Find the time constant of the circuit.

Answer to Problem 94P

The time constant of the circuit is $\text{1}\text{.2 ms}$.

Explanation of Solution

Write the equation for time constant,

$\tau =RC$ (IV)

Here, $\tau$ is the time constant, $R$ is the resistance and $C$ is the current.

Conclusion:

Substitute $\text{58 }\Omega$ for $R$  and $\text{20}\text{.0}\times {\text{10}}^{-6}\text{ F}$ for $C$ in equation IV.

$\begin{array}{c}\tau =\left(\text{58 }\Omega \right)\left(\text{20}\text{.0}\times {\text{10}}^{-6}\text{ F}\right)\\ =1.2\text{ ms}\end{array}$

Therefore, the time constant of the circuit is $\text{1}\text{.2 ms}$.

(d)

To determine

Find the time at which the voltage across the three capacitors $50\%$ of its final value.

Answer to Problem 94P

The time at which the voltage across the three capacitors $50\%$ of its final value is $\text{8}\text{.4}\times {\text{10}}^{-4}\text{ s}$.

Explanation of Solution

Write the equation for voltage across the capacitor.

$V=\epsilon \left(1-e^{-t/\left(RC\right)}\right)$ (V)

Here $V$ is the voltage across the capacitor, $\epsilon$ is the emf or potential difference, $t$ is the time, $R$ is the resistance and $C$ is the capacitance.

The voltage across the capacitor is equal to $50\%$ of the emf.

Then, the voltage is $V=0.5\epsilon$ , substitute this in equation V.

$\begin{array}{c}0.5\epsilon =\epsilon \left(1-e^{-t/\left(RC\right)}\right)\\ 0.5=1-e^{-t/\left(RC\right)}\end{array}$

Rewrite the above equation to get time $t$ .

$\begin{array}{c}{e}^{-t/\left(RC\right)}=0.50\\ -\frac{t}{RC}=\ln 0.50\end{array}$

$t=-RC\ln 0.50$ (VI)

Conclusion:

Substitute $\text{58 }\Omega$ for $R$  and $\text{20}\text{.0}\times {\text{10}}^{-6}\text{ F}$ for $C$ in equation VI.

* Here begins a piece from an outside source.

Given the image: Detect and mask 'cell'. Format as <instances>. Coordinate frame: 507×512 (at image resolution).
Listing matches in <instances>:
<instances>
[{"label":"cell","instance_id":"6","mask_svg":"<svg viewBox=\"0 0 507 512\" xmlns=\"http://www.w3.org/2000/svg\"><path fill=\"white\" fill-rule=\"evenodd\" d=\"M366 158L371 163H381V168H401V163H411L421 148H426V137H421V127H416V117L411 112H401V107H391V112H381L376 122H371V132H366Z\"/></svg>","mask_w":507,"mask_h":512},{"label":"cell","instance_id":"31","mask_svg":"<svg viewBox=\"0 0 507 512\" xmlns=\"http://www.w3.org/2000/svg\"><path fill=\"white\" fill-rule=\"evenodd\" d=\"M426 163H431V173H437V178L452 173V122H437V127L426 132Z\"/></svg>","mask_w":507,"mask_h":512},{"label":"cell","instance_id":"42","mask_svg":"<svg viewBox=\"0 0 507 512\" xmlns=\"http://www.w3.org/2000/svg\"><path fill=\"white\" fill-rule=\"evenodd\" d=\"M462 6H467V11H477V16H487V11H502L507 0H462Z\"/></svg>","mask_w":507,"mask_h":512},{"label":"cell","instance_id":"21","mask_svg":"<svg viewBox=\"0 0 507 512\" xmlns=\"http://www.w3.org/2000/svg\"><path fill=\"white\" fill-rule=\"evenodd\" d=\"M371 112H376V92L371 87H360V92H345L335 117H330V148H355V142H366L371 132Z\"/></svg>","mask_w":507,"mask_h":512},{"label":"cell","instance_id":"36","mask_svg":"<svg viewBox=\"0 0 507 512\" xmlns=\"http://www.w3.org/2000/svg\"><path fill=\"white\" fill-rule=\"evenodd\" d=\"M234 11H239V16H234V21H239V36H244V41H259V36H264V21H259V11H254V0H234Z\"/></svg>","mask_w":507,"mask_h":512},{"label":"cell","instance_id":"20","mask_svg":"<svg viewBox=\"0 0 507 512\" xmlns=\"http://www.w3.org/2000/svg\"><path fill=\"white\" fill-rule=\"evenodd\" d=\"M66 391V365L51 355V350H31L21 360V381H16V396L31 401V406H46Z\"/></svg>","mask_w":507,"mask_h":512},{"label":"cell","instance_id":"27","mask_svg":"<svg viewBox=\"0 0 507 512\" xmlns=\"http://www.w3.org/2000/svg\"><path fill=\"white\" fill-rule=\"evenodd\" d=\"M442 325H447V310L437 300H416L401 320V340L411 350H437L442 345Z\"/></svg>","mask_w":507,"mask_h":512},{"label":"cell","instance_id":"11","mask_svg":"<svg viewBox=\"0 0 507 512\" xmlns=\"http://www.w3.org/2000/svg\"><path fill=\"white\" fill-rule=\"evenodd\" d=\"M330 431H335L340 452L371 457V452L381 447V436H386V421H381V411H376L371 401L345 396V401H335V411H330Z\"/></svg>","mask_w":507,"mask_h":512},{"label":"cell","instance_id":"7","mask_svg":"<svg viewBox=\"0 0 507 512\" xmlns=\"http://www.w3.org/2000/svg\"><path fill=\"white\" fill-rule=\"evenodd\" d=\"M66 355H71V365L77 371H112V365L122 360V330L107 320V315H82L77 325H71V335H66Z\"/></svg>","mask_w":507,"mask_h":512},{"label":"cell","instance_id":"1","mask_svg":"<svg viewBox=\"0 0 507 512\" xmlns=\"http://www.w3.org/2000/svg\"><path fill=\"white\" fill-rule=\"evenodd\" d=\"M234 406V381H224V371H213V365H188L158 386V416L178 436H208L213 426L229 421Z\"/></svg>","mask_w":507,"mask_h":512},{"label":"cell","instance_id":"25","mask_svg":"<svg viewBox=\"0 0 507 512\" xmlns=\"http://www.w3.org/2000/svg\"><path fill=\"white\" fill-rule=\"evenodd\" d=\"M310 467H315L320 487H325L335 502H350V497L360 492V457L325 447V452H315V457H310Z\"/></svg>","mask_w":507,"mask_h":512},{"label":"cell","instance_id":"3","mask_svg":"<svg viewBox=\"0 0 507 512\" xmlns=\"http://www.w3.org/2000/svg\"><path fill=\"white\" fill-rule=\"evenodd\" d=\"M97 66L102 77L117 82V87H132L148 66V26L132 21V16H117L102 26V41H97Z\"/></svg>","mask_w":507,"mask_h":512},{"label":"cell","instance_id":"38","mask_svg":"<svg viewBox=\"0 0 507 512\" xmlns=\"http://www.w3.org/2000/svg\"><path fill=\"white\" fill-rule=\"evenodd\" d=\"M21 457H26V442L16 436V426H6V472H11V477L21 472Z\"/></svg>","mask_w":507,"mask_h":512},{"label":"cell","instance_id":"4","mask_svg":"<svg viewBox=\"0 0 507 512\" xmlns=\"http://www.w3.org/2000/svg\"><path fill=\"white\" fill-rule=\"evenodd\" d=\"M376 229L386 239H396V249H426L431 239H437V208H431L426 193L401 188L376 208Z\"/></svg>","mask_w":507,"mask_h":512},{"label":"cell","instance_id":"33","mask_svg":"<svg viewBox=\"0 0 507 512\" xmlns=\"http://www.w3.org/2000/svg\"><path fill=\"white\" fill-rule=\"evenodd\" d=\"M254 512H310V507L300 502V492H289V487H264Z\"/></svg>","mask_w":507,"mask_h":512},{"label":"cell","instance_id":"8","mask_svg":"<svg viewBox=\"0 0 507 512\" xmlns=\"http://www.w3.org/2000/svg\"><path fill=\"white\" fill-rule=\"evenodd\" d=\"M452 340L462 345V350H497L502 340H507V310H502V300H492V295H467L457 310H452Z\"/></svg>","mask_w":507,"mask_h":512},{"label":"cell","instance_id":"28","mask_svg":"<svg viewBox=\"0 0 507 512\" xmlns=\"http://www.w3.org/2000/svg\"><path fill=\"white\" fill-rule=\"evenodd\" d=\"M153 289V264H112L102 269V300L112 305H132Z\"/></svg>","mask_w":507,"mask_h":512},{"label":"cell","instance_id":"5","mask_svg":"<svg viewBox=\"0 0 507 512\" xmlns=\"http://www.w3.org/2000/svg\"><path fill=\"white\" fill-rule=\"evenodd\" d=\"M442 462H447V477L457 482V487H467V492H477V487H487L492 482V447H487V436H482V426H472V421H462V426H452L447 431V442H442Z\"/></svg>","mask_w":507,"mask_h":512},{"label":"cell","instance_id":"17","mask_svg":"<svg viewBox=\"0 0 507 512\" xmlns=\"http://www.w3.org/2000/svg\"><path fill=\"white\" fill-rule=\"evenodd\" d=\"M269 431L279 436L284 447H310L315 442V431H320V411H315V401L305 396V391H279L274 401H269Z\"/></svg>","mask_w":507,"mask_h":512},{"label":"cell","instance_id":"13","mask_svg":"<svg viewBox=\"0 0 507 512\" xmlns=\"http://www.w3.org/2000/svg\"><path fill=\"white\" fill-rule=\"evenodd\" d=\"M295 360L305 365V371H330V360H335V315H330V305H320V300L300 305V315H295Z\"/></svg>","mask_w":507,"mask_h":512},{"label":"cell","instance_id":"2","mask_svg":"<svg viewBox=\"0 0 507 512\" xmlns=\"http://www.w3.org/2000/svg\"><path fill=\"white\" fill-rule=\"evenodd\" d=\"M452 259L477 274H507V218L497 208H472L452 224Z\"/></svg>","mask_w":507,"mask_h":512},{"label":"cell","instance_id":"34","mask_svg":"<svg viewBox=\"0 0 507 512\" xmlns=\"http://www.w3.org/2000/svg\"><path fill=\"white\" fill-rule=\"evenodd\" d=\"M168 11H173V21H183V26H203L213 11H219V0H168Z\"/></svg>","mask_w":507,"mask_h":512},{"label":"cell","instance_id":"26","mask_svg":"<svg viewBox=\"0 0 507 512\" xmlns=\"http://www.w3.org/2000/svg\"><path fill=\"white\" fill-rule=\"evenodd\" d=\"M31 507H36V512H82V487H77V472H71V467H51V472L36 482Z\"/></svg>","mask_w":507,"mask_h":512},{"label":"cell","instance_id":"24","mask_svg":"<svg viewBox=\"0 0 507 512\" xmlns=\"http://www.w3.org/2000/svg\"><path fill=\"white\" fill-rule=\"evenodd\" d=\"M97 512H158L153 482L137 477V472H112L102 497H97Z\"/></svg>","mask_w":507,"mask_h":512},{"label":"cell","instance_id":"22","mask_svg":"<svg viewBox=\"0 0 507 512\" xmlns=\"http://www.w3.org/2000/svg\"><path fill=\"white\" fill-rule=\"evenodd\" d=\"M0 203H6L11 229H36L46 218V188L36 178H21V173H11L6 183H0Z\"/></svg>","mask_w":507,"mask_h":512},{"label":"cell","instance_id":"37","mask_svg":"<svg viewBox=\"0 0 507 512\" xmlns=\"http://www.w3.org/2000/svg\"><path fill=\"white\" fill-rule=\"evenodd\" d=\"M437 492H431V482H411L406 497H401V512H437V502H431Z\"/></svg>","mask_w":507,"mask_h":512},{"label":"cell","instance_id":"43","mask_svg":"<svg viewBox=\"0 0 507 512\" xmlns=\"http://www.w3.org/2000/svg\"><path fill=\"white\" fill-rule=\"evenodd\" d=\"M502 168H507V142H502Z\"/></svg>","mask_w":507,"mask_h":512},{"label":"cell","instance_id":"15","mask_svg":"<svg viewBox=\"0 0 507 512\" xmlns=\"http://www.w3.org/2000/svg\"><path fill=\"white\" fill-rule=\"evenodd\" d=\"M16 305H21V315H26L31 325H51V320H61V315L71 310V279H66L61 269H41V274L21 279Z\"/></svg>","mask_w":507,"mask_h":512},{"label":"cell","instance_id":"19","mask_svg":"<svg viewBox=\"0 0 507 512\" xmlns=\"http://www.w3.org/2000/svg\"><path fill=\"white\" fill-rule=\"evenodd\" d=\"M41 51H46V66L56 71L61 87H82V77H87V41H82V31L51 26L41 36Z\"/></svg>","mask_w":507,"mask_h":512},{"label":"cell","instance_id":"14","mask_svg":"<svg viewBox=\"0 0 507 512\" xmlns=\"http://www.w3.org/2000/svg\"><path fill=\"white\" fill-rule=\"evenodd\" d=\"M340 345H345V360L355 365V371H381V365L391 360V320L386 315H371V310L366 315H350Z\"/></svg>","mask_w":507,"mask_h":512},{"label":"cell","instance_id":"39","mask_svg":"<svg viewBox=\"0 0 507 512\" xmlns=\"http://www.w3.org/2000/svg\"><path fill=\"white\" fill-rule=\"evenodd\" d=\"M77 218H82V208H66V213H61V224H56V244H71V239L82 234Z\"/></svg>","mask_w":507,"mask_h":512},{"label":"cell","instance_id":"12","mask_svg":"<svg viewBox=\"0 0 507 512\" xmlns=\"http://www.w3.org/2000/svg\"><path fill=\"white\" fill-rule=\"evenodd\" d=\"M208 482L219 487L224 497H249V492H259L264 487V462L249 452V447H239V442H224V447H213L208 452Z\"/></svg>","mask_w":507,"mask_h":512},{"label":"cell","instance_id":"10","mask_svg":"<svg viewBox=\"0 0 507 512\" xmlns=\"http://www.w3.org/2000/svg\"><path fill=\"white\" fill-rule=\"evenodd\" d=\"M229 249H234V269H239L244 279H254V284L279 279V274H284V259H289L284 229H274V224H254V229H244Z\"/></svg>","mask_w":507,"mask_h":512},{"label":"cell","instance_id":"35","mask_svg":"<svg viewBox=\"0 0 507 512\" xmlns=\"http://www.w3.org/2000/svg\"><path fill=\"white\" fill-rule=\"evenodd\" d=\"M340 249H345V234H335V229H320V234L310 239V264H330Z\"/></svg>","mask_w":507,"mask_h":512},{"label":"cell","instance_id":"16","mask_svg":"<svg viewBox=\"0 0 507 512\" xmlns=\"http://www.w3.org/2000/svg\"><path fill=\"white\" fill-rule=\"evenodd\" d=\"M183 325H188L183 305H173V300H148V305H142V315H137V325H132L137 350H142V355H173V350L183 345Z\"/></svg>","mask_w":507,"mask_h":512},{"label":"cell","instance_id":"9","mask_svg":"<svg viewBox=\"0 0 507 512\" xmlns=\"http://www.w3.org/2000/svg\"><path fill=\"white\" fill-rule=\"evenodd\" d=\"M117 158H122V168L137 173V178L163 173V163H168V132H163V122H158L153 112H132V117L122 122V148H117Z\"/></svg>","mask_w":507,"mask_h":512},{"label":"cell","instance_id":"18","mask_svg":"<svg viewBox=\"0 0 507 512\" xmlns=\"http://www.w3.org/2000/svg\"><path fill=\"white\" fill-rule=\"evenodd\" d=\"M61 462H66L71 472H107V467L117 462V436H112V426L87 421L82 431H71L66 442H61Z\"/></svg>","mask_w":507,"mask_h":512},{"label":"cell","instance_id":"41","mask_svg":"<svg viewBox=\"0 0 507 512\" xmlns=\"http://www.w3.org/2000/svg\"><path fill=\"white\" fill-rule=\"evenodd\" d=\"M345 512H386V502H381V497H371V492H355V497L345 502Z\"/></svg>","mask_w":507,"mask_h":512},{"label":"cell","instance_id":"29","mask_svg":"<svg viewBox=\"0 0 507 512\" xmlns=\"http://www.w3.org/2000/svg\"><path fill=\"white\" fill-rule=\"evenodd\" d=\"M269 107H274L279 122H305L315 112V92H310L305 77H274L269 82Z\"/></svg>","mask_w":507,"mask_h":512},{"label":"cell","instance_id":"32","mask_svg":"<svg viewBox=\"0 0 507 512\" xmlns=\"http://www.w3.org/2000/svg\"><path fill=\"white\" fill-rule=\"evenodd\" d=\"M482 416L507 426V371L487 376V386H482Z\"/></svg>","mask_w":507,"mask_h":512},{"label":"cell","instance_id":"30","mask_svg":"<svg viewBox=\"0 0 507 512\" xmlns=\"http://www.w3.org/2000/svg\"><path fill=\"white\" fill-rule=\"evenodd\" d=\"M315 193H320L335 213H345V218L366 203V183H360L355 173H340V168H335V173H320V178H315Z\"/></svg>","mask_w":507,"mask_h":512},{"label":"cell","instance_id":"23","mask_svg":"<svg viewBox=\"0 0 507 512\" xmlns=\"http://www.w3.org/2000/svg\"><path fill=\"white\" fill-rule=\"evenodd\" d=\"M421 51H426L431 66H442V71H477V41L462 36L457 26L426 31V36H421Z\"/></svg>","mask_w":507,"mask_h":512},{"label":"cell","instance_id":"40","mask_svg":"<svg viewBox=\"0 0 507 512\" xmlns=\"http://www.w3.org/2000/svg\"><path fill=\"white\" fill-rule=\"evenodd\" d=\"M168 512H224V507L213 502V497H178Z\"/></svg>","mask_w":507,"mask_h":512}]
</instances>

$\begin{array}{c}t=\left(\text{58 }\Omega \right)\left(\text{20}\text{.0}\times {\text{10}}^{-6}\text{ F}\right)\ln 0.50\\ =8.0\times {10}^{-4}\text{ s}\end{array}$

Therefore, the time at which the voltage across the three capacitors $50\%$ of its final value is $\text{8}\text{.4}\times {\text{10}}^{-4}\text{ s}$.